Background: Expressing microbial polysaccharide-modifying enzymes in plants is an attractive approach to custom tailor plant lignocellulose and to study the importance of wall structures to plant development. Expression of α-glucuronidases in plants to modify the structures of glucuronoxylans has not been yet attempted. Glycoside hydrolase (GH) family 115 α-glucuronidases cleave the internal α-D-(4-O-methyl)glucopyranosyluronic acid ((Me)GlcA) from xylans or xylooligosaccharides. In this work, a GH115 α-glucuronidase from Schizophyllum commune, ScAGU115, was expressed in Arabidopsis thaliana and targeted to apoplast. The transgene effects on native xylans' structures, plant development, and lignocellulose saccharification were evaluated and compared to those of knocked out glucuronyltransferases AtGUX1 and AtGUX2.

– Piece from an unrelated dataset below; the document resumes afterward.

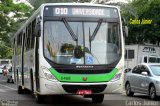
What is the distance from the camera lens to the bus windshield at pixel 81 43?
44.1ft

Results: The ScAGU115 extracted from cell walls of Arabidopsis was active on the internally substituted aldopentaouronic acid (XUXX). The transgenic plants did not show any change in growth or in lignocellulose saccharification. The cell wall (Me)GlcA and other non-cellulosic sugars, as well as the lignin content, remained unchanged. In contrast, the gux1gux2 double mutant showed a 70% decrease in (Me)GlcA to xylose molar ratio, and, interestingly, a 60% increase in the xylose content. Whereas ScAGU115-expressing plants exhibited a decreased signal in native secondary walls from the monoclonal antibody UX1 that recognizes (Me)GlcA on non-acetylated xylan, the signal was not affected after wall deacetylation. In contrast, gux1gux2 mutant was lacking UX1 signals in both native and deacetylated cell walls. This indicates that acetyl substitution on the xylopyranosyl residue carrying (Me)GlcA or on the neighboring xylopyranosyl residues may restrict post-synthetic modification of xylans by ScAGU115 in planta.
Conclusions: Active GH115 α-glucuronidase has been produced for the first time in plants. The cell wall-targeted ScAGU115 was shown to affect those glucuronate substitutions of xylan, which are accessible to UX1 antibody and constitute a small fraction in Arabidopsis, whereas majority of (Me)GlcA substitutions were resistant, most likely due to the shielding by acetyl groups. Plants expressing ScAGU115 did not show any defects under laboratory conditions indicating that the UX1 epitope of xylan is not essential under these conditions. Moreover the removal of the UX1 xylan epitope does not affect lignocellulose saccharification.